Oud! Man hätte wie auch bei den Vorgängern mit Oud arbeiten müssen und keine Experimente à la ,,wir machen kein Oud rein und schreiben es trotzdem drauf" machen sollen. Das ist irreführend und letztendlich (meiner Meinung nach) Betrug. Die Abwesenheit von Oud ist sehr deutlich zu erkennen, wird aber zunächst noch vom Weihrauch kompensiert. Aber schon ab dem Herzen beginnt die ganze Angelegenheit stark abzuflachen und an Volumen zu verlieren. Etwas mehr Holz oder Würze hätten hier gut getan, vielleicht noch mehr Weihrauch.
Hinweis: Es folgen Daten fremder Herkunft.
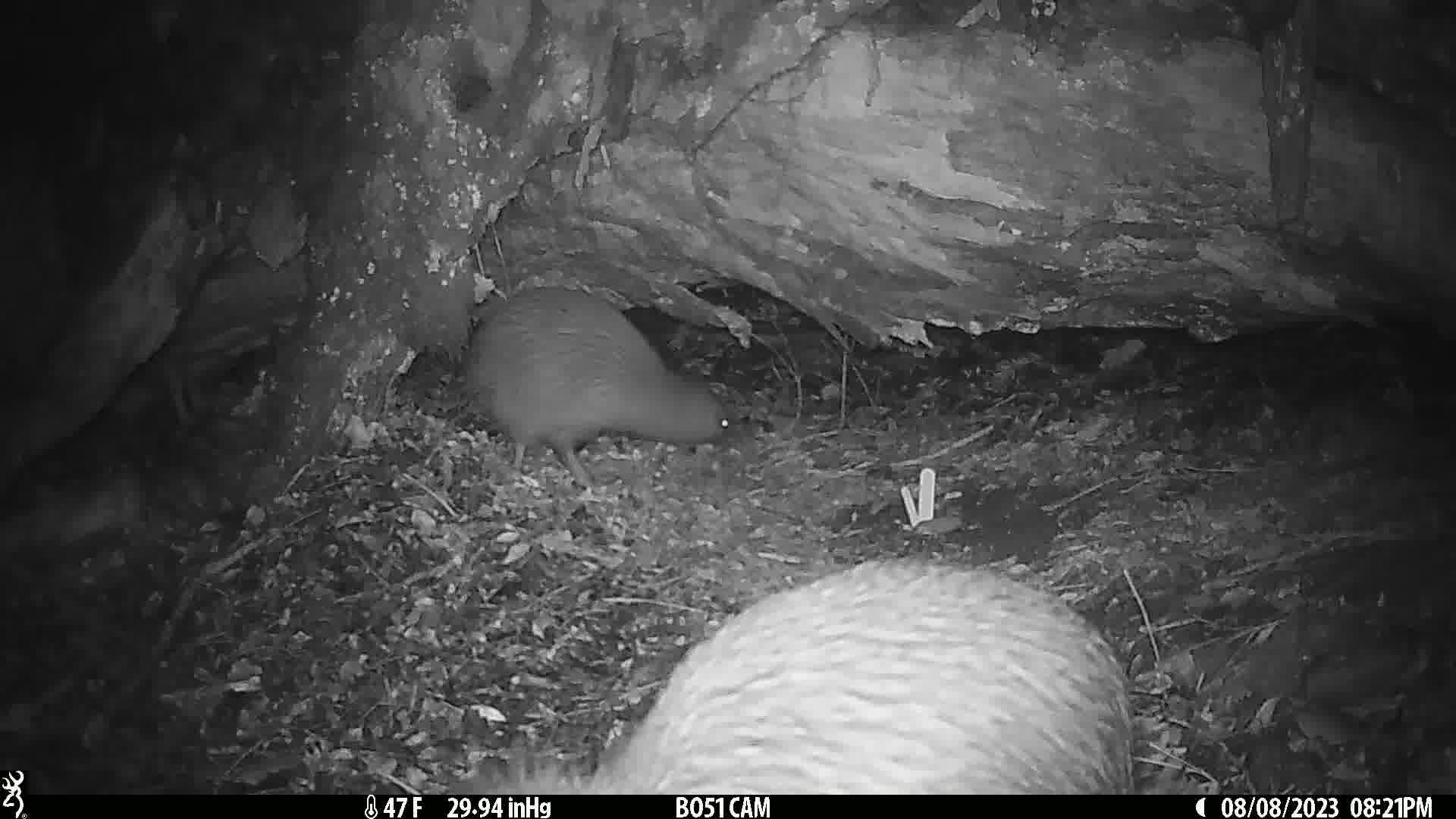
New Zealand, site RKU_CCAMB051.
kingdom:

Denn der wird nach einer halben Stunde schon recht schwach. Was bleibt? Ein Eau de Parfum namens ,,Incense Oud", welches kein Oud enthält und über eine sehr instabile Weihrauch Note verfügt. Es ist so schade, war der Auftakt doch so vielversprechend...
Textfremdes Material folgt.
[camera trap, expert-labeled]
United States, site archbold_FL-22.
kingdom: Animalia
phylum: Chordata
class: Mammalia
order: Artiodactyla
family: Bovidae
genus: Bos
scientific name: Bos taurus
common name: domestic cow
Incense Oud ist eindeutig der unspektakulärste Duft aus der Arabian Nights Kollektion. Wo Pure Oud durch raue Erdtöne überzeugen konnte und Rose Oud einen mit seinem Kontrast aus samtig und rau einwickelte, kann Incense Oud lediglich eine ca. 1 Stündige Präsentation aus Weihrauch, Sandelholz und Kardamom bieten, welche äußerst sinnlich wirkt, aber zu schnell verebbt. Die erste Enttäuschung aus Kilian's arabischem Duftportfolio. Ist es mittlerweile ein Trend mittelmäßige Parfums zu verkaufen? Auch Love and Tears (aus der L'Oeuvre Noire Kollektion) konnte in keiner Weise mit seinem einseitigen aber intensiven Seinfeblasenjasmin-Geruch überzeugen. Lieber Monsieur Hennesy, seien Sie doch so Gnädig und lassen Sie beim nächsten Arabian Nights Duft wieder Calice Becker an die Arbeit, denn ich habe große Erwartungen an ,,Amber Oud".